◆ To-do list ◆
**a.** Rewrite the exhibit text from "A myriad organization" to "of the painting.", replacing "umbrella" with "awning".
**b.** Give every line of the records below as a JSON list of strings, one string per line, leaving out blank lines.

◆ Reading passage ◆
* * * * * * * * *
The Foyer Gallery Show
Works span the time from 1958 to 2015.


Vero Beach, FL , Corner of 16th & 27th

Exhibit January 4st to Feb 28
Meet the Artist - Jan. 21 5-7 PM


Foyer Gallery is open Mon-Friday from 9AM to 4PM
Sunday from 10AM to Noon

Poster

001      





Works of art in the show.

001
001 1958 Stag Oil, on canvas, 18"x 24"
Painted in Old Greenwich, Ct at age 14. This was a depiction from his imagination. An idea about nature organized the painting. The Stag was startled by the snake and the owl is coming to catch and eat the snake.







002
002 1958 Bouzouki Oil, on canvas, 30"x 40"
A typical musical instrument found in Greece where the artist lived as a young boy. Painted in Old Greenwich, Ct.

The "Still Life" is a classic (study) method adopted by serious artists and students alike. This early work with Bouzouki survived because it was an oil painting rather than one of the many works on paper of that period. This is a good example of my continuing interest in unification of the representational, the abstract, and the non-objective. In my mind the parallel nature, mind, and metaphysics.







003
003 1959 Sailor, watercolor, 12"x 18"
The harmony of wind and waves translated into brush strokes. In sailing everything is in total harmony to work right.







006
006 1968 Theater, oil, 22"x 24"
A myriad organization of symbols and personal references summarizes a reflection in the artists metaphorical mirror. In the lower left hand corner are drawings which referred to the artists basement studio. Next to that the red and green brilliant colors with vanishing points symbolize a joyful dynamic exterior waiting to be discovered. Above in the purple area faces had been previously painted and then painted out with just the shape of the head remaining. Over to the right an umbrella covers heads and faces below. Some of them peering out, some of them talking to each other, and some of them having the spokes of film reals, and all of this going on within the metaphorical mirror. The mirror indicated by the brown aging along the top and down the right-hand side of the painting.







007


007 1969 Flower symmetry, oil, 30"x 40"
This painting was a further intuition of the proto-space where dimensional axis-mundi referred to super symmetry. A crossing over of interdimenational worlds. The idea of interlocked particles which behave in unison in different places, Einstein described as spooky action at a distance. this is a theme of multidimensional occurrence using the flower as the symbolic particle occurring in this interlocked fashion.







009b
009 1969 The Milk Glass, oil, 22"x 24"
* * * * * * * * *
◆ Recorded information ◆

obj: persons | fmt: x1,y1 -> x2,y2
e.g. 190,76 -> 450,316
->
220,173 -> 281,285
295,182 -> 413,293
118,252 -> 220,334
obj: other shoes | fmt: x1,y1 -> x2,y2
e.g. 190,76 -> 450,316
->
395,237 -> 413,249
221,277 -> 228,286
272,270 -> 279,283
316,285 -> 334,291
* * * * * * * * *
◆ Final results ◆
**a.**
A myriad organization of symbols and personal references summarizes a reflection in the artists metaphorical mirror. In the lower left hand corner are drawings which referred to the artists basement studio. Next to that the red and green brilliant colors with vanishing points symbolize a joyful dynamic exterior waiting to be discovered. Above in the purple area faces had been previously painted and then painted out with just the shape of the head remaining. Over to the right an awning covers heads and faces below. Some of them peering out, some of them talking to each other, and some of them having the spokes of film reals, and all of this going on within the metaphorical mirror. The mirror indicated by the brown aging along the top and down the right-hand side of the painting.

**b.**
[
  "obj: persons | fmt: x1,y1 -> x2,y2",
  "e.g. 190,76 -> 450,316",
  "->",
  "220,173 -> 281,285",
  "295,182 -> 413,293",
  "118,252 -> 220,334",
  "obj: other shoes | fmt: x1,y1 -> x2,y2",
  "e.g. 190,76 -> 450,316",
  "->",
  "395,237 -> 413,249",
  "221,277 -> 228,286",
  "272,270 -> 279,283",
  "316,285 -> 334,291"
]